# EXERCISE TEXT
--------------------------------

Robinson's crusade began in 1966, as LA residents and politicians were growing desperate for ideas to vent the inner-city pressure cooker. Reeling from the 1965 Watts riots, slammed with a public-relations nightmare and alarmed by upticks in organized street crime, local officials including LAPD brass and future-mayor Tom Bradley (then a councilman) noted the local street-racing scene attracted an integrated crowd. They approached Robinson — who by then had made a name in East LA's street-racing underground — to pitch a novel idea.
At the officials' urging, Robinson, a Vietnam veteran and member of the U.S. Army Special Forces, staged a series of quasi-legal street races at midnight on Fridays, bringing community racers — "good guys and bad guys," he would later say — together with police. More than 10,000 people showed up on the first night, double that on the second, according to reports at the time.
Thus was born the National and International Brotherhood of Street Racers, an organization open to anyone, demanding only a pledge to race under safety supervision and abstain from alcohol, drugs, fighting and "squirreling" — acting stupid in a car while showing off — during events. Robinson, a New Orleans native, cultivated a strong street persona, interfacing with gang leaders and police to quell violence and keep participants in line. The program was so successful in diffusing neighborhood heat, it's believed to have aided Los Angeles in keeping order after the assassination of Martin Luther King, while other cities like New York, Chicago and Detroit saw spikes in racial unrest.
By 1971, Robinson and wife Tomiko, who was also his assistant, secretary, and queen to his king-of-the-drags act, often partook in races themselves in his-and-hers Hemi Daytona Chargers. Together, they championed the creation of Brotherhood Raceway Park on Terminal Island in the LA harbor, which gave street rivals a neutral ground on which to settle beefs non-violently. The track attracted a following drawn to the camaraderie and cheap entry fee.

--------------------------------

Excerpts from a dataset:
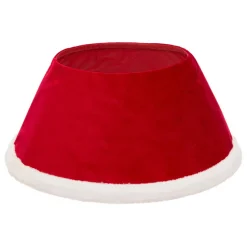 Cache Pied Sapin|JJA Cache-pied de sapin (D56 cm) Noël douceur Rouge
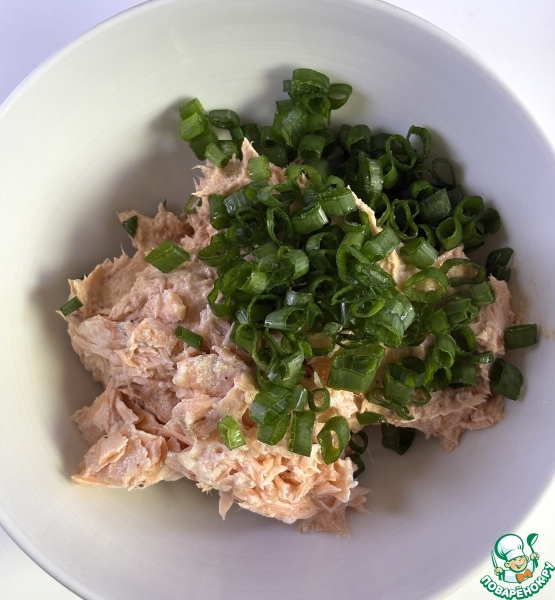 Паштет из лосося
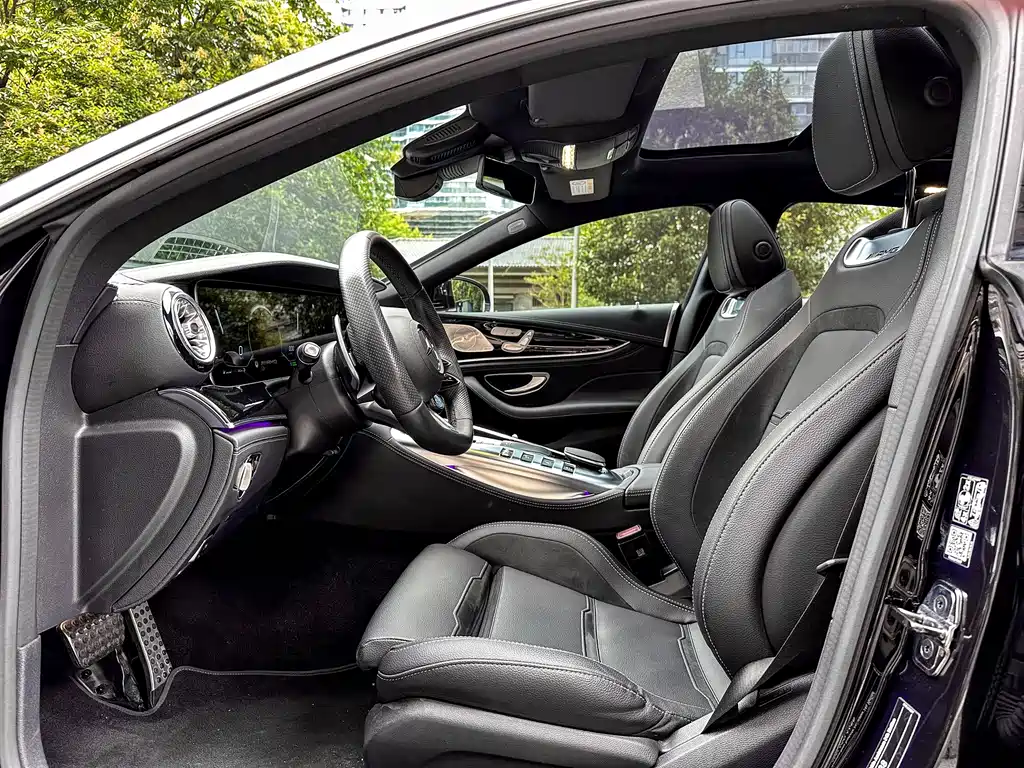 Mercedes-Benz AMG GT 2023 — фото 13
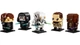 Конструктор LEGO BrickHeadz Зоряні війни: Помста ситхів 656 деталей (40796) - зображення 3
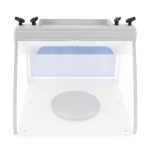 Terpo Organizator za airbrush kabino s 4 držali za pištole Airbrush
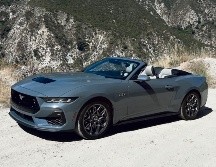 Ford Mustang 2024 llega en su séptima generación. ESPECIAL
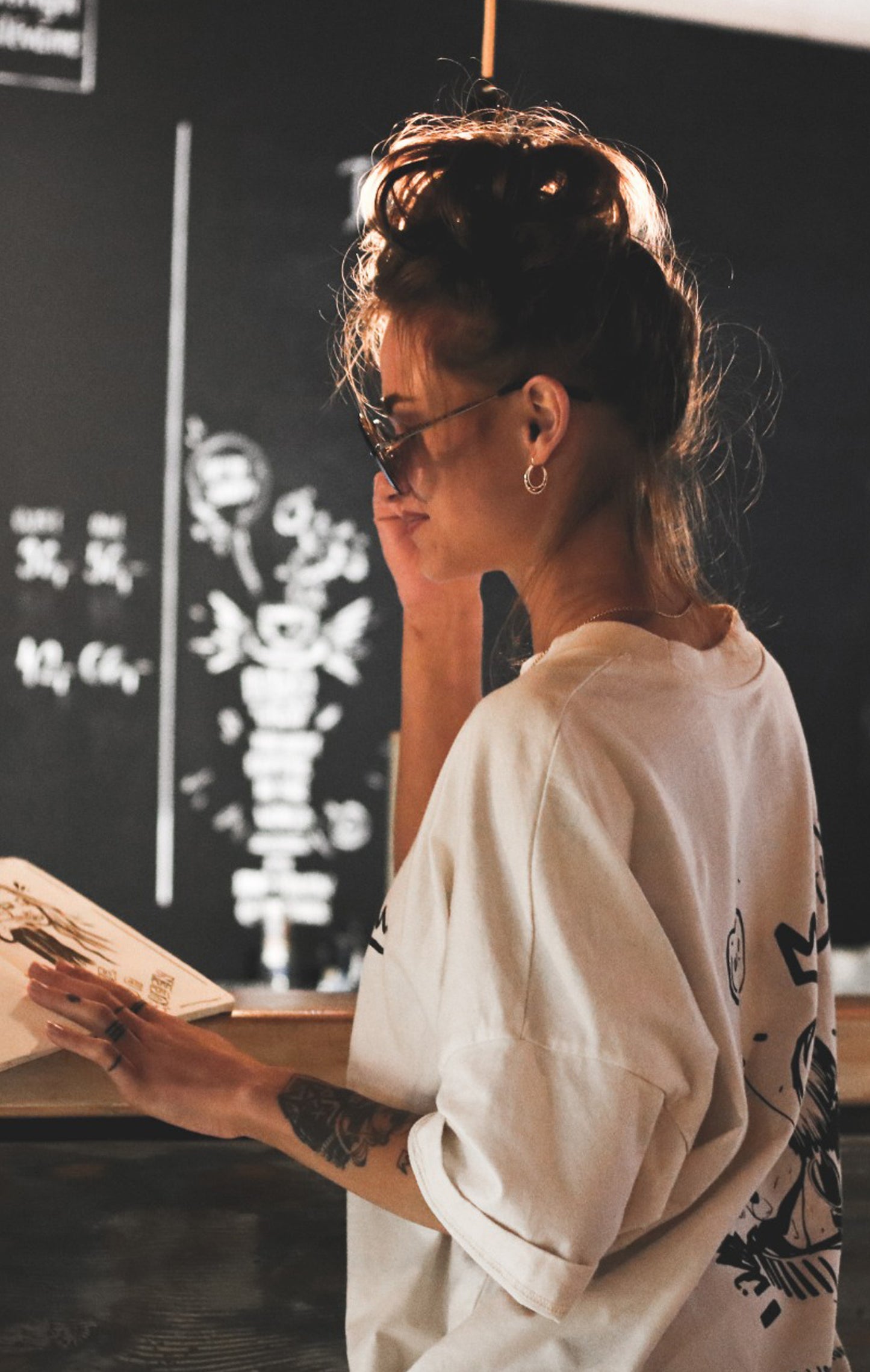 Tričko Flat White Baby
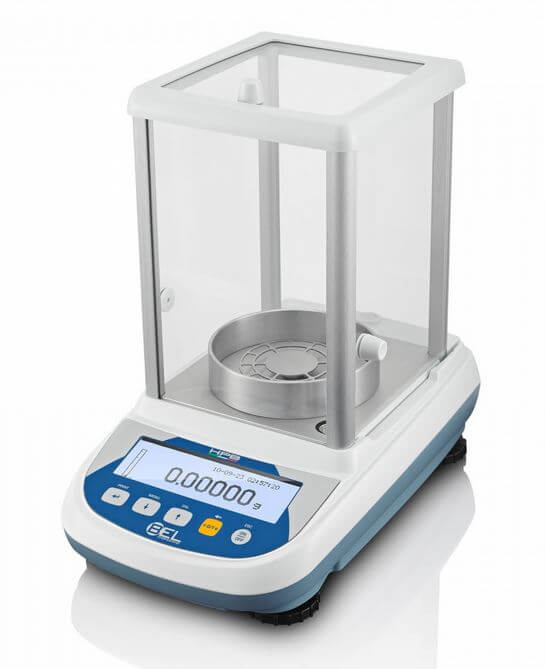 Analytical balance (semi-microbalance) BEL HPBG-1265Di (62 g / 120 g, 0.00001 g / 0.0001 g, internal calibration)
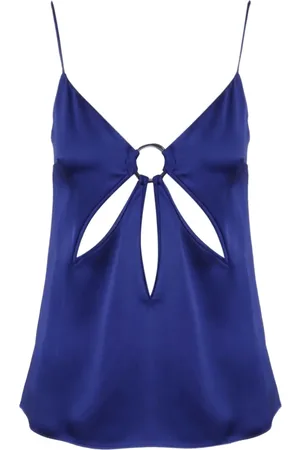 Stella McCartney Oberteil aus Satin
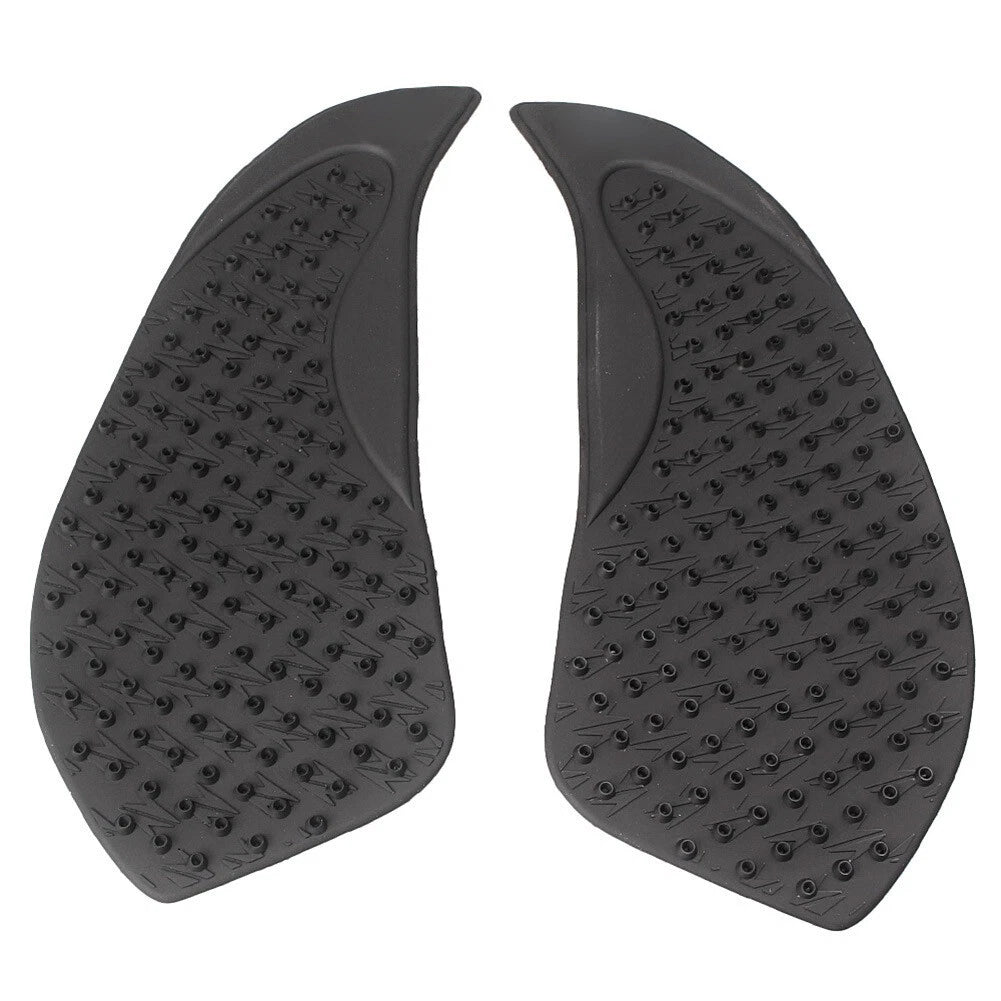 Gas Tank Traction Side Pad Knee Grip Decal Black for Kawasaki Z1000 (2010-2013)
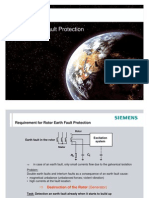 Rotor Earth Fault Protection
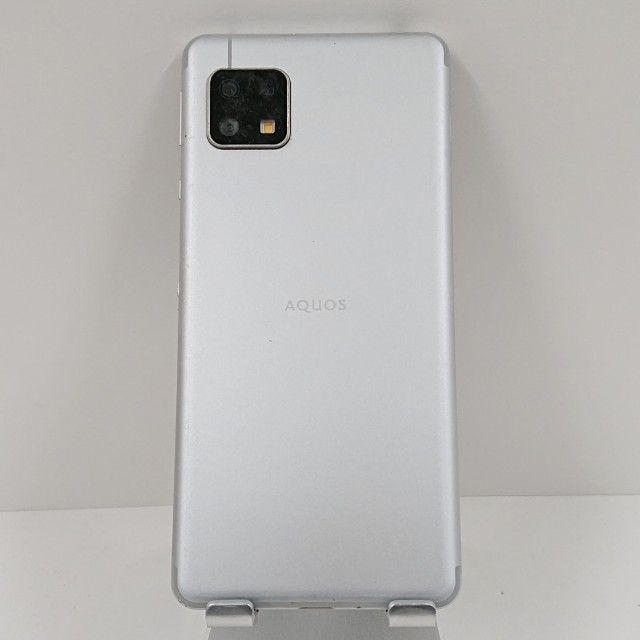 AQUOS sense4 basic シルバー 美品】SHARP AQUOS sense4 basic 本体 シルバー - メルカリ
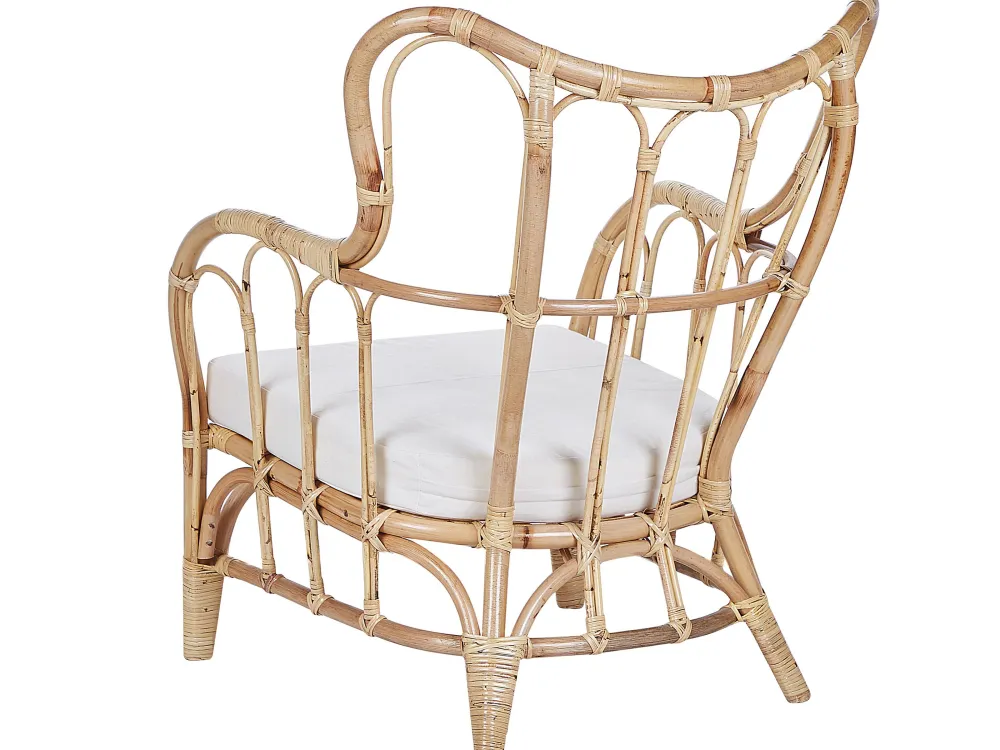 Ulkokalusteet<Beliani 4-Istuttava Ulkosohvaryhma Rottinki Luonnonvari Brindisi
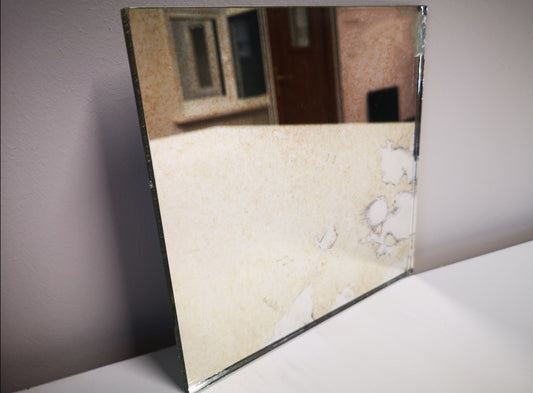 Antique Mirror T1 with polished edges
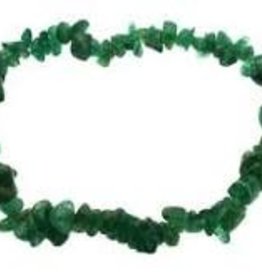 Green Aventurine - Chip Bracelet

--------------------------------

# WORK REQUEST A
According to the account of Robinson's street-racing program, how many people showed up on the first night of the midnight races?
# WORK REQUEST B
Continue the account of Robinson's street-racing program, starting after its last sentence.

# ANSWER A
More than 10,000 people showed up on the first night.

# ANSWER B
In the decades that followed, Robinson presided over the BRP action, enforcing positive vibes through sheer command presence. During the 1980s and 1990s, BRP also became ground zero for LA's burgeoning import tuner scene. The track closed in 1995. Tomiko died in 2007.
"When it comes to wheels, there's no color barrier," Robinson told a camera crew for a Discovery special during the 1990s. "I've had top gang leaders tell me, 'Willie, you give us a place that we can hang out, race and have fun, we'll help you keep the peace."
Ultimately, Big Willie Robinson couldn't do it all himself. Despite his efforts, gang violence continued to plague the city, and South Central again erupted in 1992. A recent plan to reopen the track, with added space for motocross, road racing and even boat racing, remained beyond his grasp.
But Robinson's effort to affect positive change was unwavering, as was his confidence that a mutual love of cars could conquer the most intractable social issues. His milieu was the drag strip, and his approach to managing conflict was the simple, unequivocal calculus of a stopwatch.
For that, Big Willie's humongous presence will live forever, at top dead center of our hearts.